Molte persone pensano che lo yuan digitale sia semplicemente un’altra criptovaluta. In realtà è altro. Nel caso delle cripto si deve prima selezionare la piattaforma e, successivamente, depositare denaro per effettuare un ordine. Lo yuan digitale si basa su un sistema a due livelli. Il primo è la Banca popolare cinese. Il secondo sono le banche commerciali. La People’s Bank of China distribuisce lo yuan digitale alle banche commerciali accreditate. I clienti di queste banche possono poi facilmente convertire presso di loro le proprie banconote in yuan digitale per utilizzarli senza altri problemi. Da notare che avere a che fare con uno sportello bancario in Cina è una perdita di tempo e una prova di pazienza clamorosa. Un semplice trasferimento di fondi dalla Cina all’Italia richiede almeno 4 ore….
Il sistema satellitare Běidǒu, oggi alla sua terza generazione, è la versione cinese del Galileo europeo (di cui erano partner), del GPS statunitense o del GLONASS russo. 41 satelliti che orbitano intorno alla terra e permettono di navigare senza perdersi, di sapere la posizione esatta di qualcosa o… di qualcuno. Il Partito Comunista Cinese “consiglia” caldamente, ai cittadini e alle imprese cinesi, di usare, di adottare e di esportare Běidǒu, in tutto il mondo.
Domanda: voi che avete a bordo della vostra vettura un sistema di navigazione, sapete quale costellazione di satelliti, di quale paese, sta utilizzando? Che fine fanno i vostri dati?
Attenti a quando comprerete la vostra prossima auto elettrica Made in China…
A proposito di Běidǒu, Sir Jeremy ha dichiarato: “Molti credono che la Cina stia costruendo una potente capacità anti-satellite, con la dottrina di negare ad altre nazioni l’accesso allo spazio in caso di conflitto. Si teme anche che la tecnologia possa essere utilizzata per rintracciare le persone…”.

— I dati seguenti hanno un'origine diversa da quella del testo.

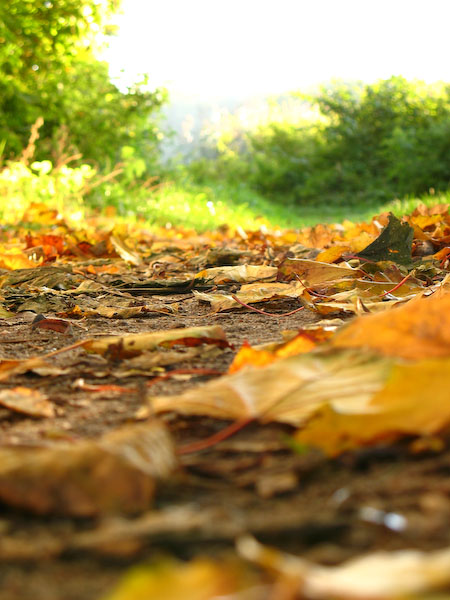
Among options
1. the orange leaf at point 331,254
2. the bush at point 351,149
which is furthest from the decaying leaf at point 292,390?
the bush at point 351,149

In merito agli standard tecnologici internazionali, Sir Jeremy ha citato un’industria cinese che propone nuovi protocolli che minaccerebbero la libertà di Internet, riducendone l’interoperabilità e causando la frammentazione dei sistemi. La mano dello Stato cinese può essere rilevata nelle mosse volte alla definizione di un modello di rete con maggiore controllo governativo. Un modello che “minaccia i diritti umani con l’introduzione di nuovi metodi di tracciamento”. Non c’è da stare tranquilli.
Molto hanno fatto in Cina per la messa a punto delle Smart City, città intelligenti che, con l’uso sbagliato della tecnologia, diventano centrali di sorveglianza e accumulo dati. Soluzione urbane che la Cina esporta. Come esporta le sue tecnologie cercando di creare “economie e governi clienti”.

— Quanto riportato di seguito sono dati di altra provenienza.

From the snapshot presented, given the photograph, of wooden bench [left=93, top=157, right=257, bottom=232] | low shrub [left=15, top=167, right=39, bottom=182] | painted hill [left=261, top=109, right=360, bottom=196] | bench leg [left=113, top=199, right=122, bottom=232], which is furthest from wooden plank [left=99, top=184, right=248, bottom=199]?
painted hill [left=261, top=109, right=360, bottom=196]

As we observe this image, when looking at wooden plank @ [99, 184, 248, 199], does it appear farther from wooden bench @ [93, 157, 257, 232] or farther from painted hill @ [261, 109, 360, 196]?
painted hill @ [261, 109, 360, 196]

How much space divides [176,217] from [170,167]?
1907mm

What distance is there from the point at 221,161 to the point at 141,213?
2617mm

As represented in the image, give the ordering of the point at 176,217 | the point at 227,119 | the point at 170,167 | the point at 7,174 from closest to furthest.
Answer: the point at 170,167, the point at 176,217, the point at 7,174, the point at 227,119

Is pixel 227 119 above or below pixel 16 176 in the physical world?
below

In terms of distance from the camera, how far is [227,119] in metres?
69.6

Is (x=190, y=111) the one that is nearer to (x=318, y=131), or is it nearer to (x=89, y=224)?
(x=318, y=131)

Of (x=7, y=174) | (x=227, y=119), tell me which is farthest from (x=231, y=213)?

Sir Jeremy afferma che i paesi dove ciò avviene rischiano di “ipotecare il futuro”.
Rischiano?
Insomma, Sir Jeremy Fleming è tanto preoccupato. Forse perché ha ben presente quanti e quali nefandità vennero compiute dall’impero britannico (non solo da loro) nelle terre del celeste impero. La memoria del periodo 1839-1949, quello che è passato alla storia come il secolo dell’umiliazione (https://en.wikipedia.org/wiki/Century_of_humiliation) è ben viva nel popolo cinese. Tanto quanto il loro senso di rivalsa.
Dunque, attenti a non farsi sorprendere dalle strategie di diversione.
Il presidente Xi Jinping non è persona da prendere sotto gamba. Non si rimane dieci anni, facendosi riconfermare per almeno altri cinque, al governo di un paese immenso, complesso, difficile come la Cina se non si hanno caratteristiche eccezionali.
Almeno altrettanto eccezionali quanto la Cina stessa e la Cina non dimentica.